If I were going to try this I would get a bottle of hydrochloric acid and do a thorough job of acid washing it first. Once it doesn't fizz from the acid it could work ok. Concrete isn't waterproof, so any paint would have to be water tight to avoid flaking off as water soaks in behind it. I would enjoy reading about how well this works, if you try it.


----------



## Burks (May 25, 2006)

Would there be any other material I could use? 

I want to do a handmade volcano about 6"-8" tall with lots of texture for plants to cling to.


----------



## czado (May 26, 2005)

Many DIY backgrounds are made of Styro coated with concrete, which will work depending on how you want your centerpiece. It does contain limestone and will raise hardness -- for what its worth, people say you can speed up the curing time by using softened water and daily water changes, but I still waited 28 days with the pH well beyond the limit of my test kit.

I think the paint is risky. Maybe you could seal it with an epoxy though.

Here's the best resource I have found online: http://www.cichlid-forum.com/articles/diy_list.php (se aquascaping ideas)
and the... coolest... background... _ever_: http://www.aquariumadvice.com/viewtopic.php?t=31078&highlight=


----------



## BryceM (Nov 6, 2005)

Concrete is often used for municipal water storage reservoirs. Back in my engineering days we'd build million gallon tanks, wait a month, fill and empty them once, and then put water in for human use. It takes about a month to cure completely. Once this is done it's quite inert, assuming you didn't use limestone or another soluble gravel in the mix.

Making something out of concrete that actually looks nice...... now that's a different story.


----------



## Burks (May 25, 2006)

guaiac_boy said:


> Making something out of concrete that actually looks nice...... now that's a different story.


A lot of trial and error. :madgrin: The great thing is the moss I plan on having in the tank will eventually cover the centerpiece. You'll still be able to tell what it is.


----------



## oRiN999 (Apr 22, 2006)

what about plaster. that is what they use in swimming pools so i am assuming it has to be moderatlely water proof


----------



## hoppycalif (Apr 7, 2005)

Swimming pool plaster would be interesting to try. As I recall from the time I had one built, it sheds material for a few weeks into the water - when you brush it you brush it off. It is made to cure under water too.


----------



## John N. (Dec 11, 2005)

Burks if you find something and get your centerpiece setup, I think we all would love to see it. Sounds very interesting. Like "Mount Hawk-a-loogy" (Finding Nemo). 

I would be most concerned about the paint flaking off. In terms of material, concrete sounds like a better choice after it's condition per Guaiac Boy's sugguestion. The pool plaster might be hard to paint no?

-John N.


----------

Action item A:
Reproduce the part of the thread on concrete centerpieces starting with "A lot of trial" and going on through "what it is.".
Action item B:
Answer these questions from the thread on concrete centerpieces:
(i) Which acid does the first post suggest using to wash the concrete?
(ii) According to BryceM, about how long does concrete take to cure completely?
(iii) According to hoppycalif, for how long does swimming pool plaster shed material into the water?

Data under study:
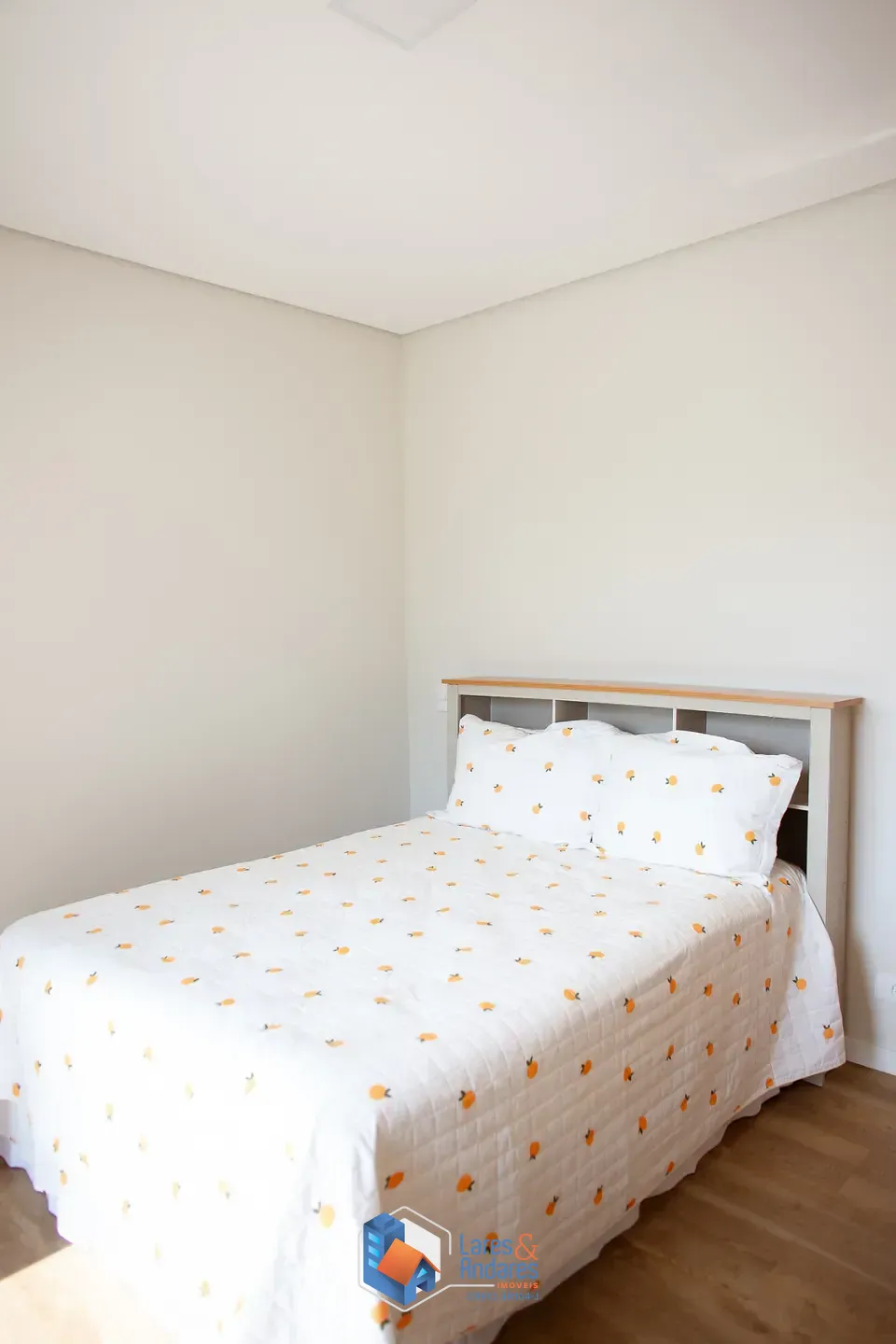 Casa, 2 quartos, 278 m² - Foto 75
==
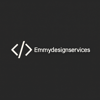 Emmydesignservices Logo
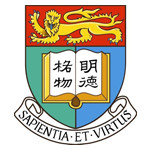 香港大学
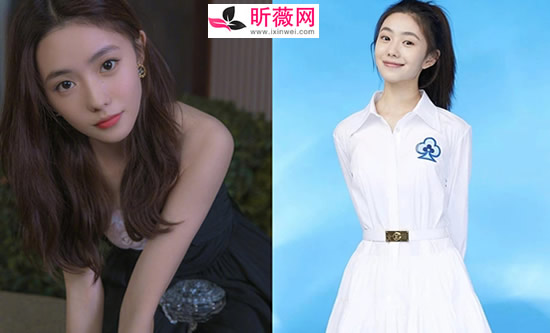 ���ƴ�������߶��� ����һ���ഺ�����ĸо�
---
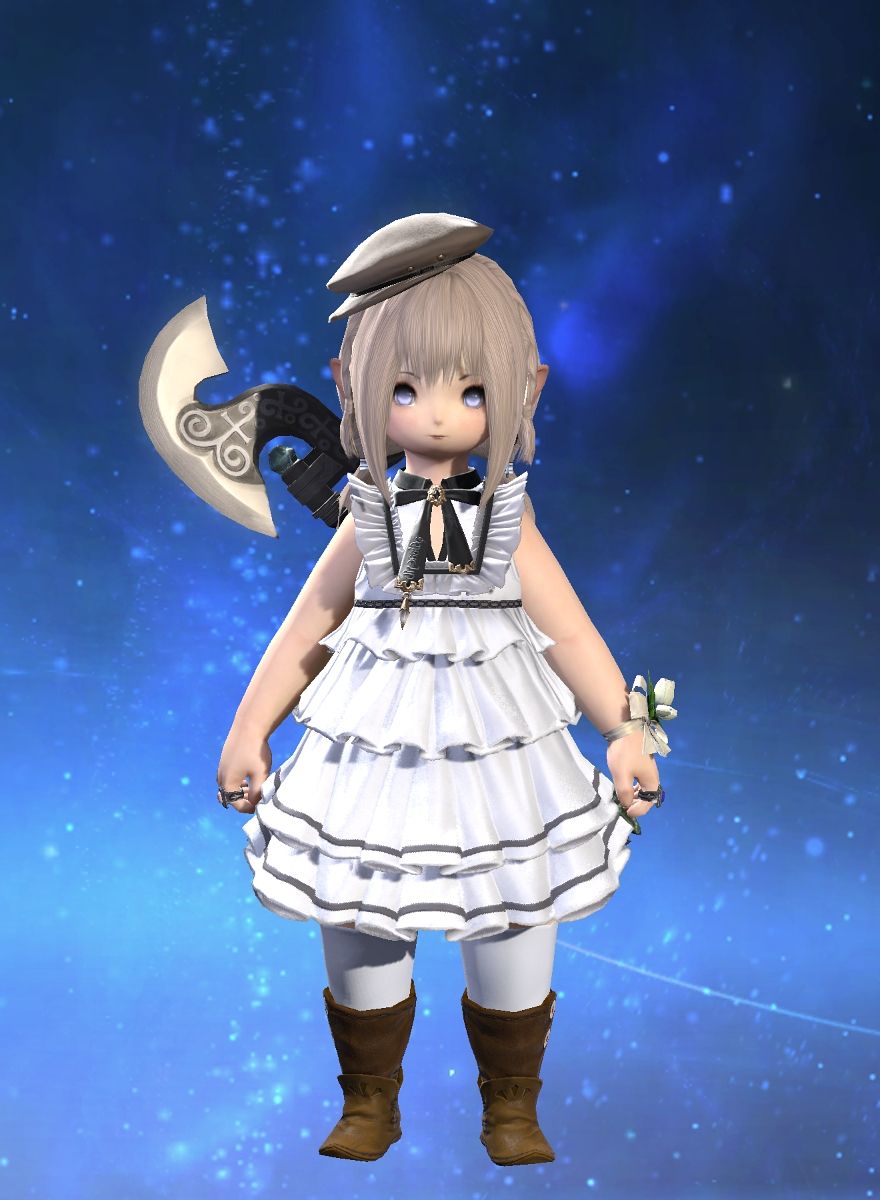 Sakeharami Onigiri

Written response A:
A lot of trial and error. :madgrin: The great thing is the moss I plan on having in the tank will eventually cover the centerpiece. You'll still be able to tell what it is.

Written response B:
(i) Hydrochloric acid
(ii) About a month
(iii) A few weeks